Données fournies ->
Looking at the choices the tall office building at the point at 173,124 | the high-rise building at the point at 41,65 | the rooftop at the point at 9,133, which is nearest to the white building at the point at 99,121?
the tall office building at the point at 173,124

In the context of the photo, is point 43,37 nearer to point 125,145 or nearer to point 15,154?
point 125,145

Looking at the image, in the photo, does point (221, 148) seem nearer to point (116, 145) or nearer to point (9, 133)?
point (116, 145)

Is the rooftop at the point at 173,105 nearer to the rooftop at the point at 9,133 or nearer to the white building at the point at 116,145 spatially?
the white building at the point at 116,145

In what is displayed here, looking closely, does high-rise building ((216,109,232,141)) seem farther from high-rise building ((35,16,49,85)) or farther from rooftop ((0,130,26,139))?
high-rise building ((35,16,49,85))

---

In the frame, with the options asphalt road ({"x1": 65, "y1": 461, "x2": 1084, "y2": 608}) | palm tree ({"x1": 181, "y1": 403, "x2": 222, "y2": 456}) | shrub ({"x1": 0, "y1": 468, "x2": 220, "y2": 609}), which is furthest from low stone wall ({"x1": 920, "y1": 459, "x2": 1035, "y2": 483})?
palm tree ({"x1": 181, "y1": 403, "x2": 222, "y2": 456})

---

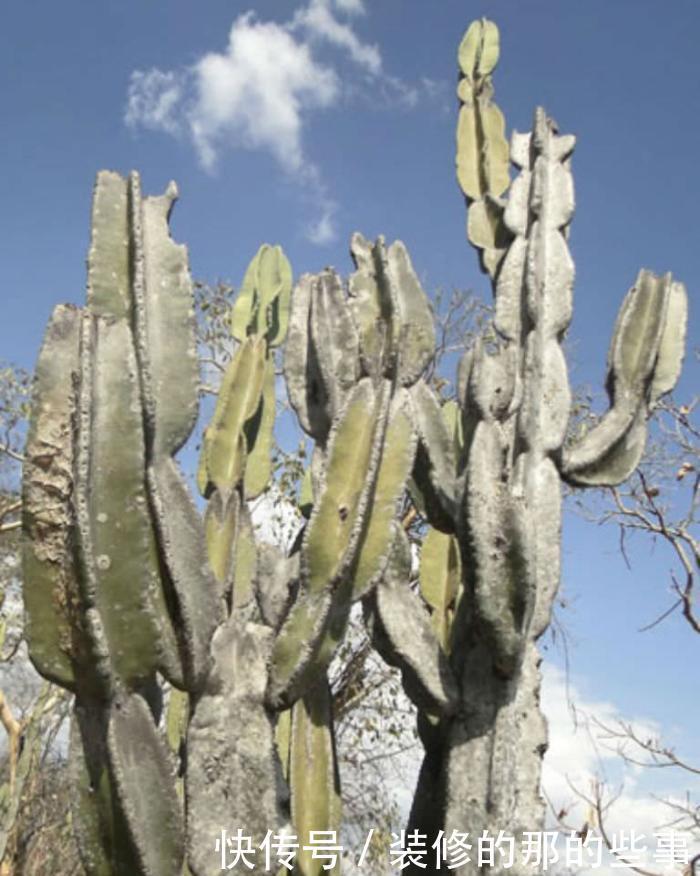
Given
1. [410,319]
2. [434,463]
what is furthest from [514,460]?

Énoncé ->
Relevez chaque ligne du matériel ci-dessus qui contient la chaîne « point ». La casse compte.

Réponse attendue ->
Looking at the choices the tall office building at the point at 173,124 | the high-rise building at the point at 41,65 | the rooftop at the point at 9,133, which is nearest to the white building at the point at 99,121?
the tall office building at the point at 173,124
In the context of the photo, is point 43,37 nearer to point 125,145 or nearer to point 15,154?
point 125,145
Looking at the image, in the photo, does point (221, 148) seem nearer to point (116, 145) or nearer to point (9, 133)?
point (116, 145)
Is the rooftop at the point at 173,105 nearer to the rooftop at the point at 9,133 or nearer to the white building at the point at 116,145 spatially?
the white building at the point at 116,145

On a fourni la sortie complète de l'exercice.